The EEs in AWX are just Pods on Kubernetes. When executing a Job Template in AWX, AWX instructs Kubernetes to create a Pod using the specified EE image. Of course Kubernetes requires the specified container image when creating the Pod. So while creating the Pod, Kubernetes usually pulls the specified image from the container registry.

But this happens only if the image is not cached on the container runtime for Kubernetes. If Kubernetes has the cache of the specified image, Kubernetes never pulls the image from the container registry (Technically, this is the default behavior and stated as imagePullPolicy is IfNotPresent).

This means that if your Kubernetes has all the EE images you need in its cache in advance, you can use any EE from AWX without any container registry. To achieve this, you should export your EE image from Docker or Podman, and import it to containerd that the container runtime for K3s.

# Save your EE image as Tar file
docker save registry.example.com/ansible/ee:2.15-custom -o custom-ee.tar

# Import the Tar file to containerd
sudo $(which k3s) ctr images import --compress-blobs --base-name registry.example.com/ansible/ee:2.15-custom custom-ee.tar

Ensure your imported image is listed.

$ sudo $(which k3s) crictl images
IMAGE                             TAG           IMAGE ID            SIZE
...
registry.example.com/ansible/ee   2.15-custom   34147e320cd92       295MB
...

Now you can specify registry.example.com/ansible/ee:2.15-custom as your own custom EE in AWX without any container registry and any credentials.

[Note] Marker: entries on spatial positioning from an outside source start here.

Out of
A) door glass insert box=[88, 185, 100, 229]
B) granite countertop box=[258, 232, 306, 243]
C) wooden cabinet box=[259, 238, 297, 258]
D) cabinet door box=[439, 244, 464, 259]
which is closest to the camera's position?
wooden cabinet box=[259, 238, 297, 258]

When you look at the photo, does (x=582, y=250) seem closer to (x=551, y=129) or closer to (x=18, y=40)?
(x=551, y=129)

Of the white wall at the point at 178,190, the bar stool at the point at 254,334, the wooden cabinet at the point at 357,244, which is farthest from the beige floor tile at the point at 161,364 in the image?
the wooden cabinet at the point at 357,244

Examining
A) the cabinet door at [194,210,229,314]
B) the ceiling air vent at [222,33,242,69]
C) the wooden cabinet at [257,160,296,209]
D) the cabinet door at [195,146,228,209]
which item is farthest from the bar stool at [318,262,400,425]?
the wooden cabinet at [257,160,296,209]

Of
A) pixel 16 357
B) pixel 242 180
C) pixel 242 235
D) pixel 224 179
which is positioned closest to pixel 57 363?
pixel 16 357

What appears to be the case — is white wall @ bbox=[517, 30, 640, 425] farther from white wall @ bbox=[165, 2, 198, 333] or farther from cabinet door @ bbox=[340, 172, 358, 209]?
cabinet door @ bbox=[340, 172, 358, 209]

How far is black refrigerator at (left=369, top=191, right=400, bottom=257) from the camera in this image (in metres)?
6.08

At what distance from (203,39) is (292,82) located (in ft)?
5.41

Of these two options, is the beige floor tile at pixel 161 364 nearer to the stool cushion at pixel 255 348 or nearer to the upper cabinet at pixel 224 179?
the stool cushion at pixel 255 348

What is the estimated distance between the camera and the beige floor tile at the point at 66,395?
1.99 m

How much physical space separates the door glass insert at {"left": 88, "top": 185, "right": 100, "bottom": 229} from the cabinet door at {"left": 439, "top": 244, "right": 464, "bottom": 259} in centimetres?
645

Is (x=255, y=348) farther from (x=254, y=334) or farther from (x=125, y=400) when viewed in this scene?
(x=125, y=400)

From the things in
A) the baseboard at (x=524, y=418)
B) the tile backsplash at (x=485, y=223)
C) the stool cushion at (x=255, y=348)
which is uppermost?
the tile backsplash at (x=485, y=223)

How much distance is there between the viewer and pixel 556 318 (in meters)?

In AWX, you can change the policy of pulling the image in Edit page of your EE. The default Only pull the image if not present before running is ok, but to be safe you should specify Never pull container before running.

Use EE in Ansible Runner

Refer to the guide for Ansible Runner on this repository.

Tips

Some additional information around Ansible Builder and EE.

Get the Dockerfile of your custom EE

The Dockerfile is generated and stored under the context directory once your ansible-builder build command has completed.

$ cat context/Dockerfile
ARG EE_BASE_IMAGE="quay.io/centos/centos:stream9-minimal"
...

# Base build stage
FROM $EE_BASE_IMAGE as base
...

# Galaxy build stage
FROM base as galaxy
...

# Builder build stage
FROM base as builder
...

# Final build stage
FROM base as final
...

If you want to create Dockerfile without building an image, you can use the ansible-builder create command.

$ ansible-builder create --verbosity 3
Ansible Builder is generating your execution environment build context.
File context/_build/requirements.yml will be created.
File context/_build/requirements.txt will be created.
File context/_build/bindep.txt will be created.
Creating context/_build/configs
File context/_build/configs/ansible.cfg will be created.
File context/_build/scripts/assemble will be created.
File context/_build/scripts/install-from-bindep will be created.
File context/_build/scripts/introspect.py will be created.
File context/_build/scripts/check_galaxy will be created.
File context/_build/scripts/check_ansible will be created.
File context/_build/scripts/pip_install will be created.
File context/_build/scripts/entrypoint will be created.
Complete! The build context can be found at: /home/********/awx-on-k3s/builder/context

Use Ansible collections without custom EE

If you simply need additional Ansible collections only, and no additional Pip or RPM packages are required, this method is the simplest way. However, this method can't be applied for Manual type projects. If you want to add your project as Manual type, you should build custom EE.

The procedure is quite simple, create and place collections/requirements.yml in your project root including the list of the collections that you want to use.

The format of collections/requirements.yml is the same as the requirements.yml for ansible-galaxy.

If collections/requirements.yml is present in your project, AWX will install the collections accordingly while updating project.